Bu noktada kendisine sorulan bir suâl de şöyledir:” Sen imzanı bazen “Bedîüzzamân” yazıyorsun. Lâkap medhi imâ eder.”

Bu suâle cevâben Üstâd Hazretleri şunları söyler:Medih için değildir. Kusurlarımı, sened-i özrümü, ma’zeretimi bu unvan ile ibrâz ediyorum. Zirâ’ bedi, garip demektir. Benim ahlâkım, suretim gibi ve üslûb-u beyanım, elbisem gibi gariptir, muhaliftir. Görenekle revaçta olan muhakemat ve esalibi, benim üslûp ve muhakematımla mikyas ve mihenk itibar yapmamayı bu unvanın lisan-ı haliyle rica ediyorum. Hem de muradım, “bedî,” acip demektir.[8]” şeklinde cevaplamaktadır.

Elbette ki başka unvanlarla da bilinir asrın ve asırların adamı ve Bid’atüzzaman’ı. O’nu beyn-el İslâm “Bedîüzzamân[9]“, “Sâhib-üz-zamân[10]“, “Fahrü’d-deverân[11]“, “Fatîn-ül asr[12]” unvanlarıyla yâdedilmiş; fakat bu hiçbir zaman hakîkatsız ve bir sözden ibâret değildir. Risâle-i Nur ile yaptığı muazzam hizmet-i imâniye ve Kur’âniyesi ve teşkil ettiği hamiyet-i diniye ile serfiraz milyonlar fedakâr talebelerin kudsî şahs-ı mânevîsi, bir şahid-i sadık ve bir delil-i katı’dır.[13]

Bunlardan başka hayatının çeşitli safhalarında birçok isim, imza ve unvanları da kullandı Bedîüzzamân Said Nursî Hazretleri. Meselâ: Molla Saîd[14], Saîdü’l-Meşhur[15], Saîd Nursî, Şâh-ı Merdân[16], Cerîde-i Seyyâre[17], Ehulacayip[18] Ebu Lâşey[19], İbnü’zzamân[20], İbn-i Ammilgaraib[21] Mehmed Saîd Nursî, Muhammed Saîd…” gibi imza ve unvanlardı bunlar.

Burada her bir unvan ve isim için ayrı ayrı durmak îcâb eder, ancak bizler kısaca dipnot şeklinde değinmekle yetinmek istedik. Belki kısaca On Beşinci Mektupta geçen “Âl-i Beyt-i Nebevînin silsile-i nurânîsine bağlanan ehl-i velâyet ve ehl-i kemâlin başına geçecek, Âl-i Beytten Muhammed Mehdî isminde bir zât-ı nuranî[22]”ifadesindeki “Muhammed” ismi üzerinde icmâlen durabiliriz.
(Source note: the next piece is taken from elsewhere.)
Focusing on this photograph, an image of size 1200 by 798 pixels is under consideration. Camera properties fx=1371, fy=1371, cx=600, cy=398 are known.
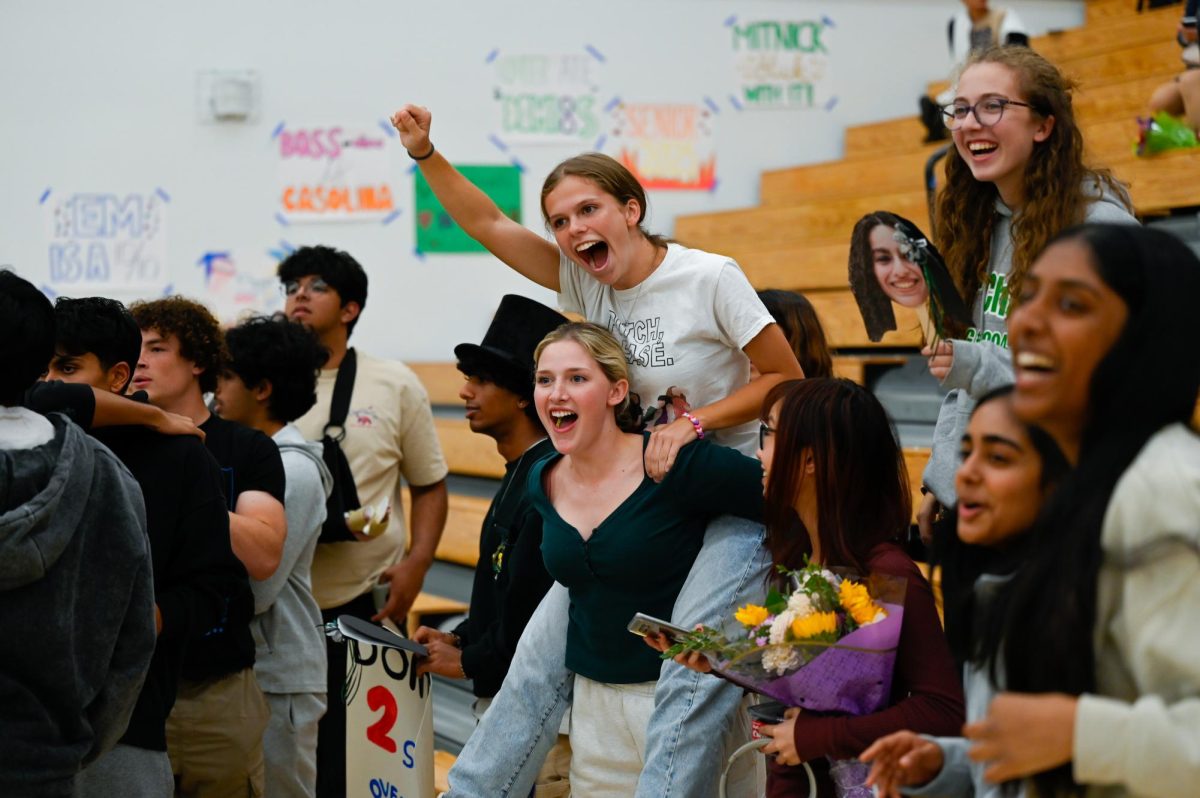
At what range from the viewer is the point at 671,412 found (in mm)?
2574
Tılsımlar Mecmuasının Zeyli olan Mâidet-ül Kur’ân ve Hazinet-ül Bürhan eserinde “Nebiyy-i Ekrem Sallallâhü Aleyhi Vesellem Efendimiz Hazretleri, Mehdi’yi vasf ederlerken: “ismi ismime, babasının ismi babamın ismine uyacaktır.” buyurmuşlardır.[23]

Yine aynı eserde “Hadîs-i Şerifte, Hazret-i Mehdi’nin ismi Peygamberimiz (a.s.m.) ismine babasının ismi de babasının ismine uyacağı gayet yüksek bir belâgatla ifâde buyurulmuştur. Yalnız dikkat etmek lâzımdır ki: Hadîs-i şerifte bu mânâyı gösteren yani tevafuk uymak mâna­sınıؤطاون (nüvâtıü)kelimesiyle irâd buyurulmuş olup, tetâbuk kelimesi ihtiyâr edilmemiştir.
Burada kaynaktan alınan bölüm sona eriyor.